### What you need to do
Leaving out all pictures, transcribe exactly the lines between the line with "family: Bovidae" and the last line of the records below, both included.
************
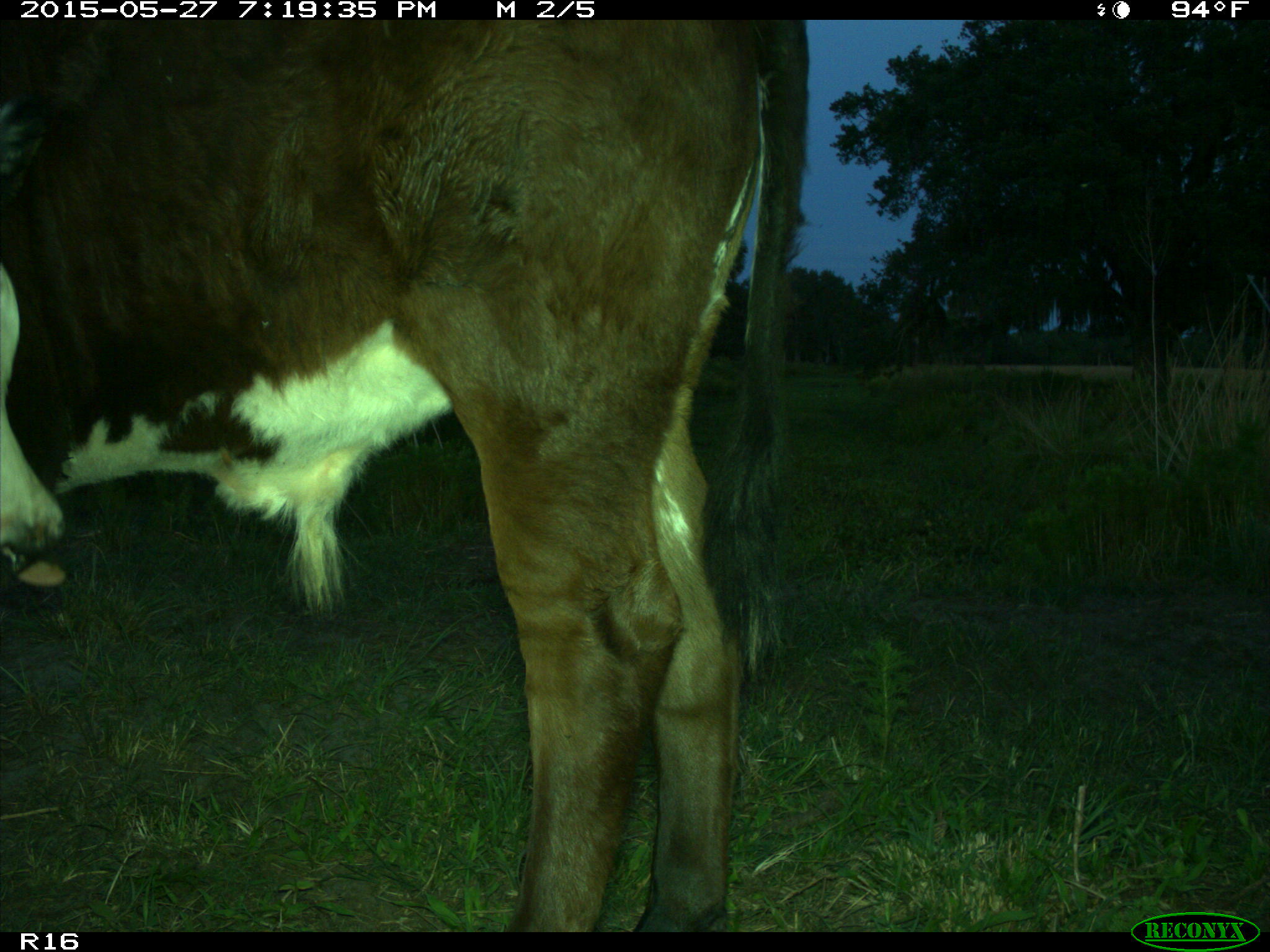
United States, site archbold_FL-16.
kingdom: Animalia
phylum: Chordata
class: Mammalia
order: Artiodactyla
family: Bovidae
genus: Bos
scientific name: Bos taurus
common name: domestic cow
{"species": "Bos taurus (domestic cow)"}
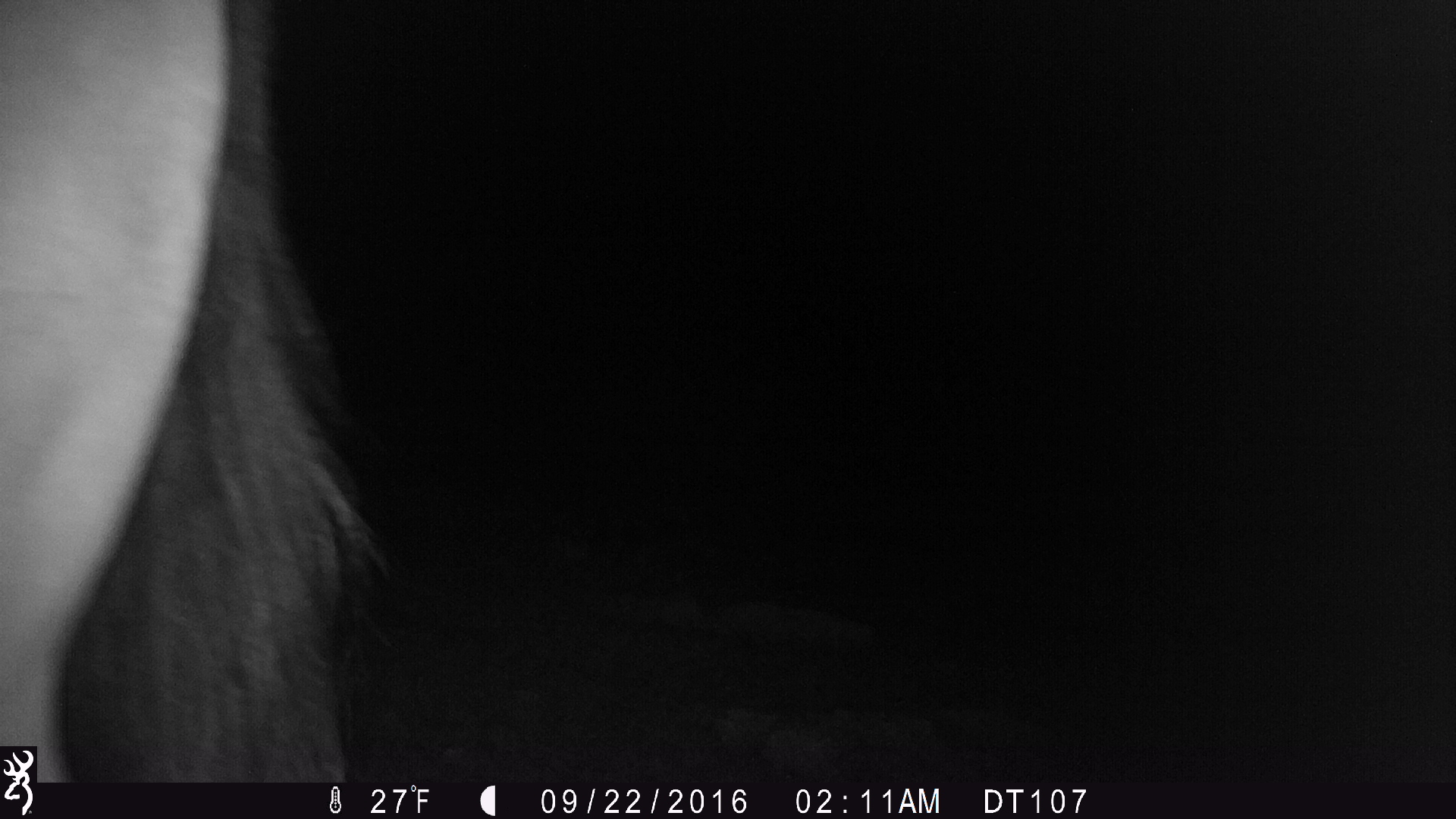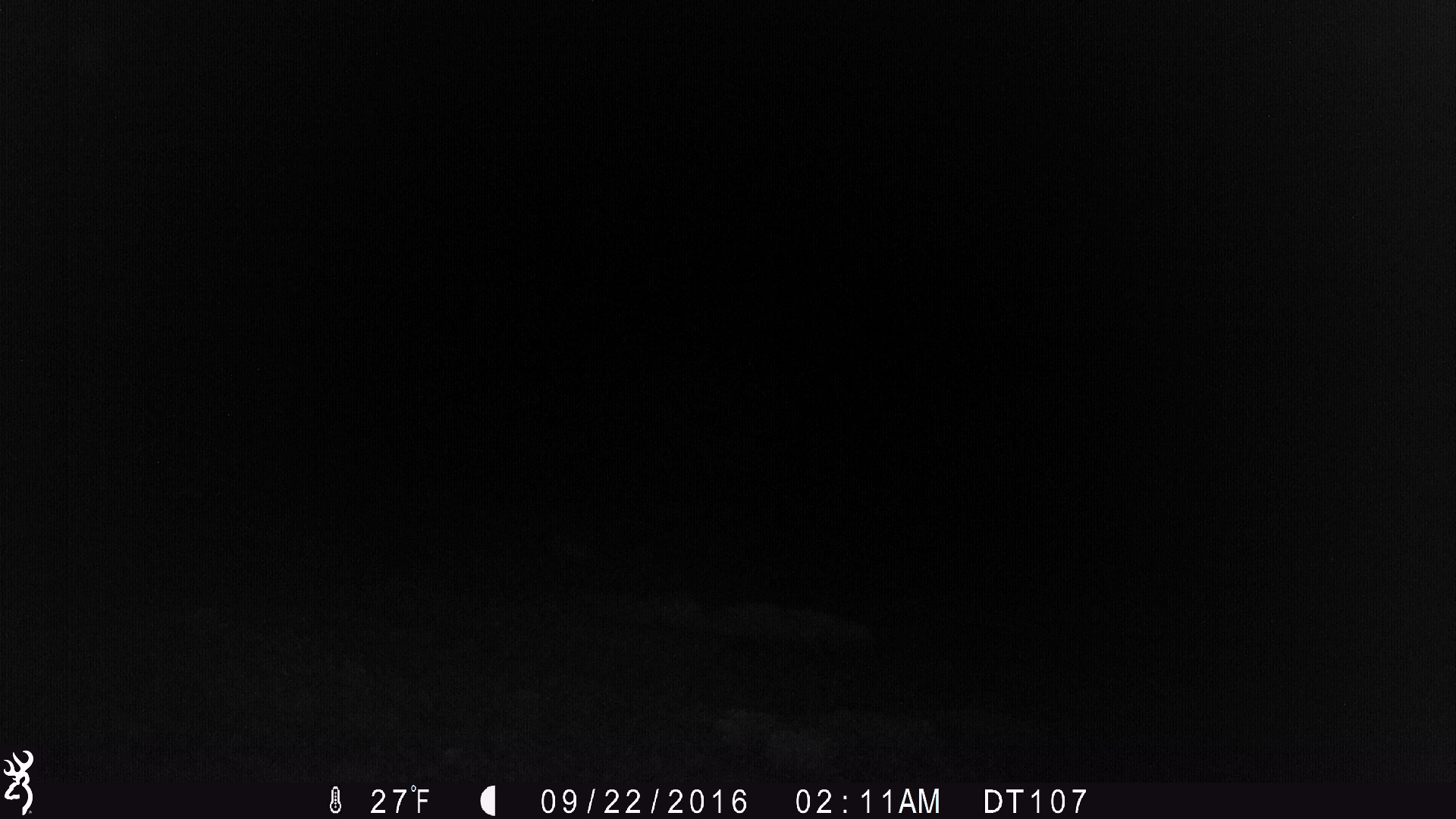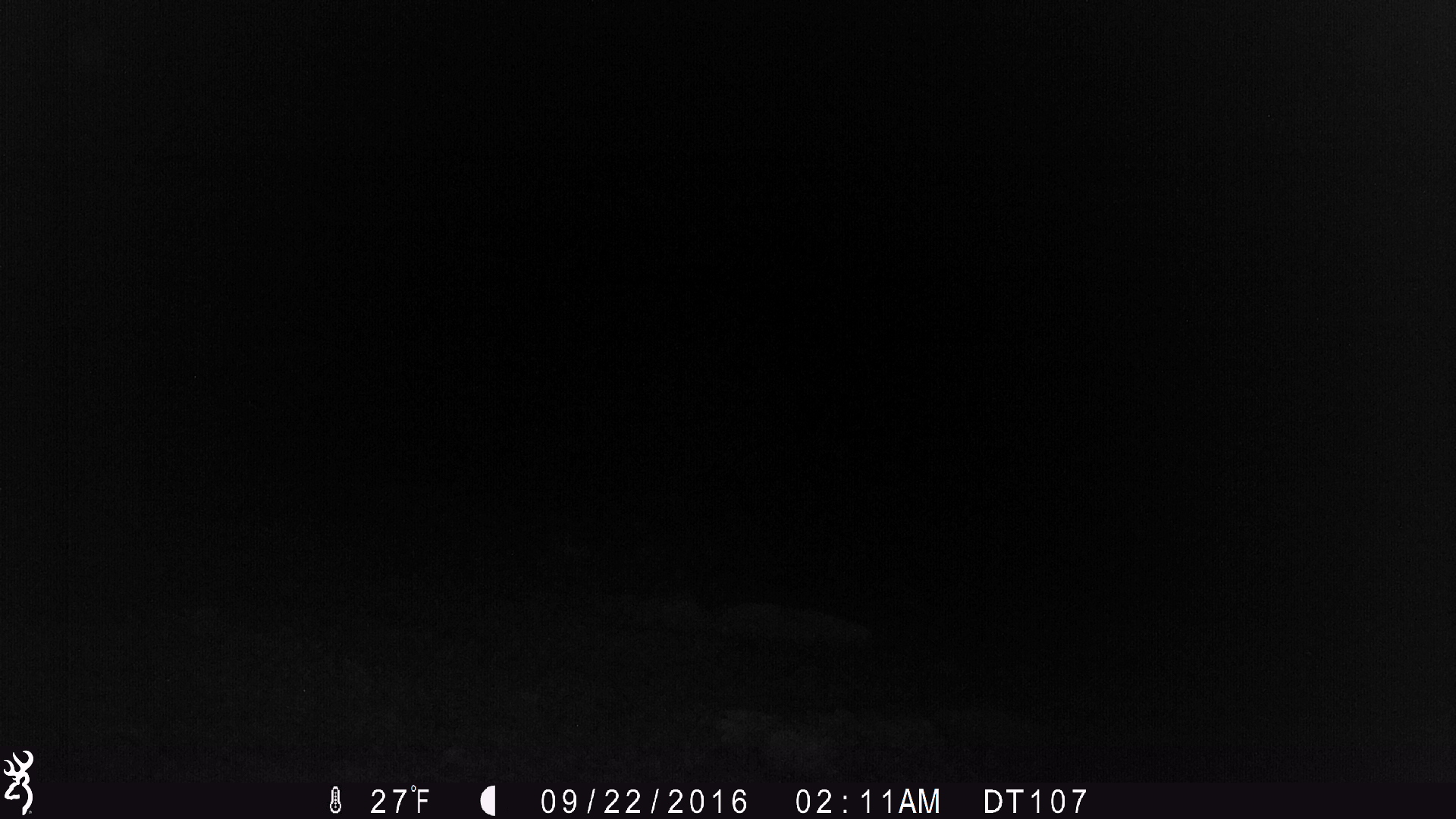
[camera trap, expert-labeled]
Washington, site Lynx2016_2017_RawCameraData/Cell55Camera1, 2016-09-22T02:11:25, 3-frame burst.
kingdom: Animalia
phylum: Chordata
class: Mammalia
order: Perissodactyla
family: Equidae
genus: Equus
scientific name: Equus caballus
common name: domestic horse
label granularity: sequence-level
************
### Task answer
family: Bovidae
genus: Bos
scientific name: Bos taurus
common name: domestic cow
{"species": "Bos taurus (domestic cow)"}
[camera trap, expert-labeled]
Washington, site Lynx2016_2017_RawCameraData/Cell55Camera1, 2016-09-22T02:11:25, 3-frame burst.
kingdom: Animalia
phylum: Chordata
class: Mammalia
order: Perissodactyla
family: Equidae
genus: Equus
scientific name: Equus caballus
common name: domestic horse
label granularity: sequence-level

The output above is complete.